All this is to cost massive amounts of money - the documentation shows MDL is to spend at

least $166 million over the next 10 years on inspections, maintenance and repair work. And that's assuming nothing else goes wrong with the Maui pipeline during that time.

Information contained in the Asset Management Plan shows that an average of more than $3 million is to be spent each year on a beefed-up maintenance and inspection programme - aerial inspections using helicopters and fixed-wing plane now take place over the entire pipeline route every three months, more troublesome areas are inspected every month, and the line is checked after every storm, flood or earthquake.

In addition, $3m to $4m will be spent annually on refurbishment and renewal maintenance, and close to $5.5 million is to be spent this year and no less than $1.5 million each year thereafter on maintaining and upgrading capital works such as the Pukearuhe repair project and various compressor stations along the pipeline's route.

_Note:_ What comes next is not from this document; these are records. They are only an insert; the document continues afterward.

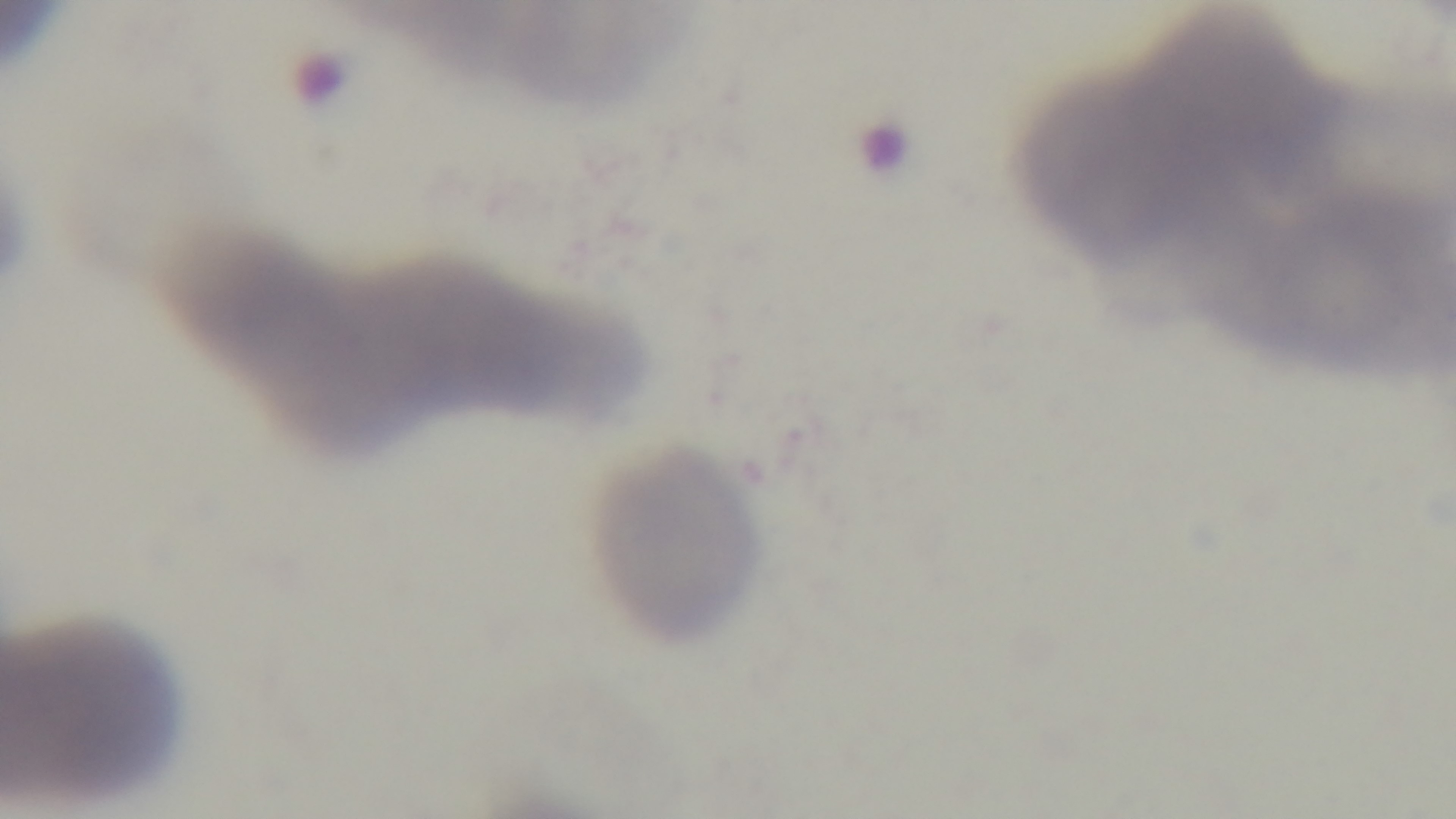

Summary:
  - Field of view: one from the slide
  - Malaria status: negative
  - Objective: 100x oil immersion
  - Modality: light microscopy
  - Capture: mounted 4K digital camera
  - Preparation: thin blood film
  - Stain: GiemsaState which parasite is depicted.
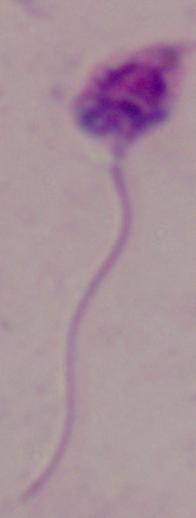

Leishmania.

Summary:
  - Modality: photomicrograph
  - Magnification: 1000x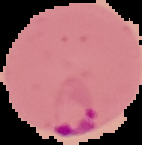
malaria status = parasitized
preparation = thin blood film
image size = 142×145 pixels
image type = segmented cell region with the area outside set to blackAssess the morphology of the erythrocytes.
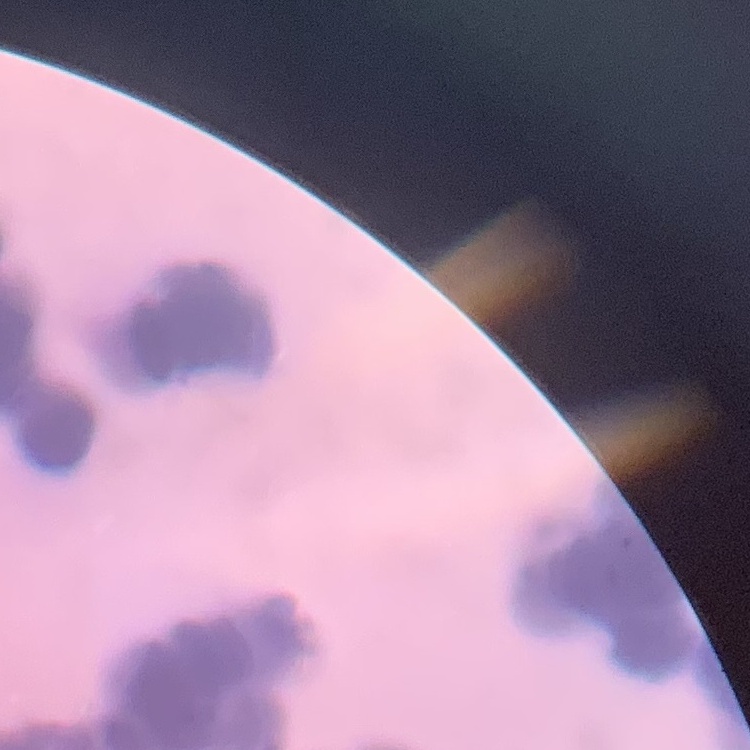

They show rouleaux formation.

image type = square crop of a larger photomicrograph
preparation = thin blood film
stain = Field's or Giemsa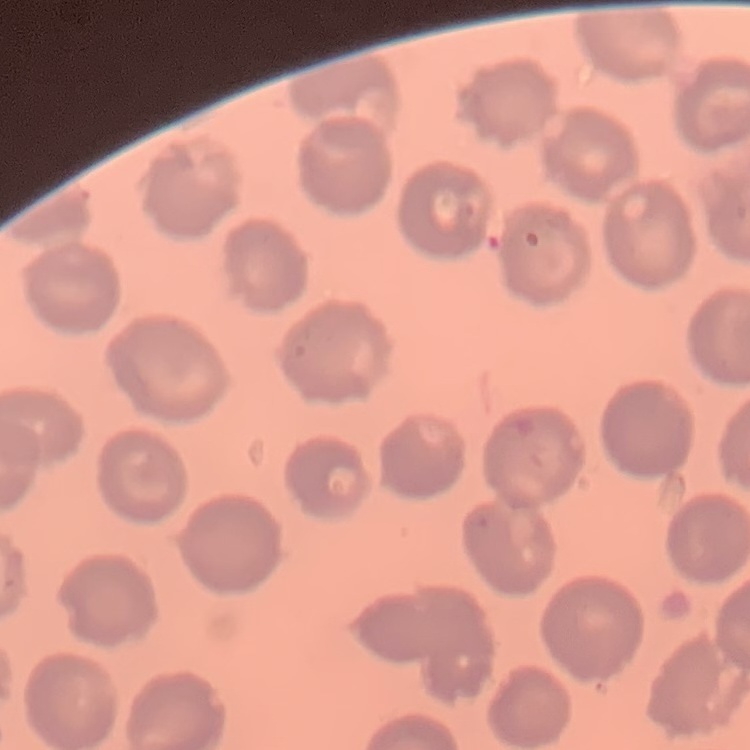

The erythrocytes exhibit no rouleaux formation. Square crop of a larger photomicrograph. Thin blood film. Stained with either Field's or Giemsa.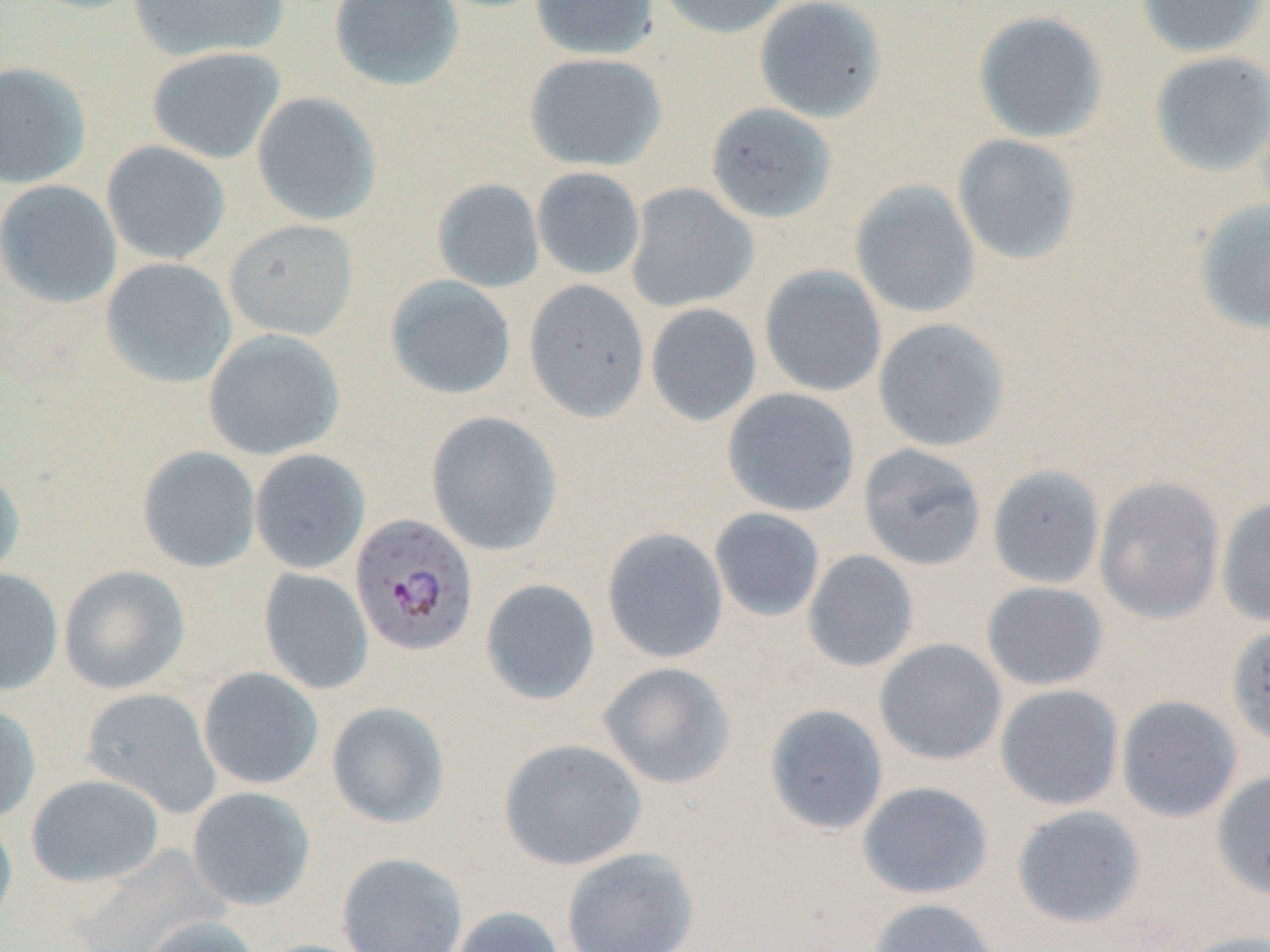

But by far the biggest projected cost will be asset replacement and renewal. The report shows that close to $40 million is to be spent from next year on the White Cliffs realignment project, with other large amounts to be spent on equipment renewals at the compressor stations.

MDL spokesman John Pitman says while there's no imminent threat of the Maui pipeline failing, the most recent studies have made it obvious the work needs to be done now to protect it.


The Maui Pipeline 

The Maui pipeline is a 307km high-pressure gas pipeline that runs from Oaonui to the Huntly Power Station. It went into operation in 1977, and has capacity to deliver 120 petajoules of gas a year.

The pipeline is owned by Maui Development on behalf of the joint venture that owns the Maui gasfield. The technical operator is Vector Gas.

Vector also owns several high-pressure gas pipelines that are directly connected to the Maui pipeline and which are used to supply major industrial plants, dairy factories and power stations throughout the upper North Island. The gas also goes into several low-pressure lines that distribute it to Auckland, Hamilton, Whangarei, Tauranga, Rotorua, Taupo, Gisborne and many other smaller towns. There, the gas is supplied to thousands of homes, businesses and essential services such as hospitals.

The Maui pipeline was originally built to supply gas from the Maui field to points nominated by the Crown. However since 2005 it has been operated as an Open Access pipeline and now carries gas from different Taranaki gas fields. There are currently 12 different parties who ship their gas through the line.

If the Maui line failed, the Vector line would not be capable of carrying anywhere near the gas required for normal operations throughout the upper North Island.

30 More Years? 

The Maui pipeline is the backbone of New Zealand's gas transmission system.

Current natural gas sources look sufficient to maintain flows through the line to industrial and domestic markets for at least another 20 years. If local gas supplies did fall and LNG (liquefied natural gas) had to be imported, the Maui line would most likely be used to transmit this imported gas.

Therefore, given the latest gas supply forecast, the minimum desired asset life for the Maui line is a further 30 years.

Past 30 years there is less certainty about gas supply but it is prudent to assume demand for the Maui line will continue for as long as it is economical to maintain it.